TEXT PASSAGE START

A study from Psychological Medicine in 2008 suggested that one in two British adults with a debt problem also has a mental health problem.

The Journal of Public Health Medicine published research in 2009 which concluded that one in four British adults with a mental health problem has problem debts, against one in 12 in the general population.

Campaigning charities like Mind say these findings tally with their own assessment of the issues involving debt.

Martin Lewis has revealed quotes from people who came forward after an appeal on Facebook illustrating the link between access to credit and mental wellbeing.

One says: "I have bipolar and was given huge amounts of credit which I spent while on a manic high, I am now in so much debt there's no way out which has an impact on my depression."

Another added: "I used to struggle really hard with finances. When my depression kicked in I would just buy things - I still do now if I have any cash, so it's impossible to save."

So what practical measures might help?

The new institute among other ideas will explore the possibility of voluntary credit freezing for people facing up to mental health issues.

If the card provider noticed unusual spending patterns the card could be blocked assuming the customer had already given authority for such intervention.

A so-called "trusted friend" would be empowered to unblock the card if the customer was felt to be in the right frame of mind to use it.

TEXT PASSAGE END
DATASET RECORDS START

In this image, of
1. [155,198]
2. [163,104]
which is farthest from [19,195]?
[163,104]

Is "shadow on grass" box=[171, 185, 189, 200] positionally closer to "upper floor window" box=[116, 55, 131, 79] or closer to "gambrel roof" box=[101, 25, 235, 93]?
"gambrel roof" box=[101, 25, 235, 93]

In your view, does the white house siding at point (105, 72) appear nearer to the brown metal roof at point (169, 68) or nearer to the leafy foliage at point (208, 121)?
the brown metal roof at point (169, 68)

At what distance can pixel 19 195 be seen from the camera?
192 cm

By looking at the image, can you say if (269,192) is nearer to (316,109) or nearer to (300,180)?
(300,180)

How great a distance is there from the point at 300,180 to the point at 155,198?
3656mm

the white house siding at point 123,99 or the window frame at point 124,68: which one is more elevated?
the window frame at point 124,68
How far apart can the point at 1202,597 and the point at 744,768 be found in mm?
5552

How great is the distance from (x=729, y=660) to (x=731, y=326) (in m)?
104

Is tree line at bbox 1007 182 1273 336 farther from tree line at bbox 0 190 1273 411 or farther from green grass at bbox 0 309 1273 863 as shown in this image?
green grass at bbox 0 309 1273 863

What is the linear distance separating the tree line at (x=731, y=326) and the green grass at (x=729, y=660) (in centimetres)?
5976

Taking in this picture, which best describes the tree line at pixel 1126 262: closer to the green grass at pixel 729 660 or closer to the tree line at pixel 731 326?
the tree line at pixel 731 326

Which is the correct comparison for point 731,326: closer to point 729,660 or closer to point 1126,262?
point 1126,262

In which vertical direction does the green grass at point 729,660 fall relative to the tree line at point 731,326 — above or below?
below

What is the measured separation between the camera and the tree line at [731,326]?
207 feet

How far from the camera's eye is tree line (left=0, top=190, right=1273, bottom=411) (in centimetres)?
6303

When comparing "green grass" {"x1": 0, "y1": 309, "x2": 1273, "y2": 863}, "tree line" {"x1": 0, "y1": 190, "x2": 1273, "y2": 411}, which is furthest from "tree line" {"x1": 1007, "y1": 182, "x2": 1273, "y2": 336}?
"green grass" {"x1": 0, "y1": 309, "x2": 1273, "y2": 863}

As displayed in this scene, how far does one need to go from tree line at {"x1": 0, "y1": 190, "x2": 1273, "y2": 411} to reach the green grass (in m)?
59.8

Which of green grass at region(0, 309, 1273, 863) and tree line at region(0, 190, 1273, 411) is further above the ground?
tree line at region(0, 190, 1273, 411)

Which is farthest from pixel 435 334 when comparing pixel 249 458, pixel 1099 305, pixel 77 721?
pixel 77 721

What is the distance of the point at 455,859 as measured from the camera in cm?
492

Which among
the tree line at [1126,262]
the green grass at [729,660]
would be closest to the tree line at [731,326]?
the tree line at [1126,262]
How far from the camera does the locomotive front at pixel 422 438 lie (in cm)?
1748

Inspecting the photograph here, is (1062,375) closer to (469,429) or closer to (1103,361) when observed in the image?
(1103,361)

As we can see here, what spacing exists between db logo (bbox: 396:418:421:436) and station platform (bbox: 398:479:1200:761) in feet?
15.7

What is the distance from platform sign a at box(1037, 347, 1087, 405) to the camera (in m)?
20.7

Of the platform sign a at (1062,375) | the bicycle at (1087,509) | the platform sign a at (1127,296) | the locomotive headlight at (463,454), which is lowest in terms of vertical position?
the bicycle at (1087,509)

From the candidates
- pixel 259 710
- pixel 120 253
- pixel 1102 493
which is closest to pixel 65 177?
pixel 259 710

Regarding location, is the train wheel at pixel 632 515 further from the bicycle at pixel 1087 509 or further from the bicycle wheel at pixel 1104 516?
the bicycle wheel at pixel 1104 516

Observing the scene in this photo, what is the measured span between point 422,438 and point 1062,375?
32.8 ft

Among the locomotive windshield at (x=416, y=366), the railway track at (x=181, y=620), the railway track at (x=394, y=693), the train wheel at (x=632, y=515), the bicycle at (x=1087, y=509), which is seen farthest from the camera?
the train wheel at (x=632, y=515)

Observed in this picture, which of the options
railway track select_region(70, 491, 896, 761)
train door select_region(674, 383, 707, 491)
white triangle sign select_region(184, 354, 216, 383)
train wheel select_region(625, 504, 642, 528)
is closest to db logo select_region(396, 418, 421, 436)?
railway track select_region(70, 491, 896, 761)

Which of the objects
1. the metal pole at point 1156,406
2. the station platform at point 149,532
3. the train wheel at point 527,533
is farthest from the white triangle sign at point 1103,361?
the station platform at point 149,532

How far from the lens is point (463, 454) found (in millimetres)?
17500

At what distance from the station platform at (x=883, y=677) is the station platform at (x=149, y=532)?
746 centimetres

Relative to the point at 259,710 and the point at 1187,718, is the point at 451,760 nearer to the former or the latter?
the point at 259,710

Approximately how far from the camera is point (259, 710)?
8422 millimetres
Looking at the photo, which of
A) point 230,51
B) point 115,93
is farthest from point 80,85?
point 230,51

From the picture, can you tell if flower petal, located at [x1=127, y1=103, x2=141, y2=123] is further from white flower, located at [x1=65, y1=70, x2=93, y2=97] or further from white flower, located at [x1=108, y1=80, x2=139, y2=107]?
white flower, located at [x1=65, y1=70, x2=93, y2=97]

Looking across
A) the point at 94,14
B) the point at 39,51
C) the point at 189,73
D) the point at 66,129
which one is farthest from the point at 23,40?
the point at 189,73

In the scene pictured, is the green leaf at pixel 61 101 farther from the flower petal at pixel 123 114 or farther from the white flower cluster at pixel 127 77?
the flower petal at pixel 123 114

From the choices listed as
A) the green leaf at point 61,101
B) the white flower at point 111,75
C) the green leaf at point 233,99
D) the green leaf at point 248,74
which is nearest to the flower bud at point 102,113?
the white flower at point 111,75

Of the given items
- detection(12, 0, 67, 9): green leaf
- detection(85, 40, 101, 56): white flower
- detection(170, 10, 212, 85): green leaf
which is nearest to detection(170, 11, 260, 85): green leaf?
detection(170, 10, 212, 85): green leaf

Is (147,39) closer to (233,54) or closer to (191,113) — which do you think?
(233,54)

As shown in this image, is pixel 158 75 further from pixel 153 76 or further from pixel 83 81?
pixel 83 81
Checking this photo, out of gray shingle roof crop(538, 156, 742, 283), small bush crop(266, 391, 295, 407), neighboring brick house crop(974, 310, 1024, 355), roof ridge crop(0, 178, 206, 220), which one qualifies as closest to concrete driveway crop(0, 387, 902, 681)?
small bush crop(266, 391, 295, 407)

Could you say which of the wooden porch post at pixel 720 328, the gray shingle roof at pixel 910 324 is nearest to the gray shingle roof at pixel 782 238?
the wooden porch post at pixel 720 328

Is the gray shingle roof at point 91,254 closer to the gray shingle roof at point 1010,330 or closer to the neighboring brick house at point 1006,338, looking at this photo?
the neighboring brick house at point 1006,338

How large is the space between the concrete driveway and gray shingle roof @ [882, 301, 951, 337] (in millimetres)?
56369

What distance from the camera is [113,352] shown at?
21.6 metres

DATASET RECORDS END

Go on with the text about debt and mental health, beginning right after its final sentence. The records are separate material and have no connection to the text about debt and mental health.

The banking industry has no objection in principle to such a move. A taskforce, backed by the British Bankers' Association and others, has been set up to look at how more help can be given to vulnerable customers.

An initial report advocates options to "authorise their carers and other people assisting them to help manage their finances and resolve account queries".

There is clearly a will but whether there is a way remains to be seen.

It is understood there are still legal obstacles which might be hard to overcome.

Powers of attorney can be set up under existing legislation but the challenge apparently is to find a more flexible and easier vehicle to allow "trusted friends" to take responsibility for an individual's credit card.

Martin Lewis hopes to make a difference to people affected by the financial consequences of mental illness.

That will be possible if action rather than words follows the launch of his think tank.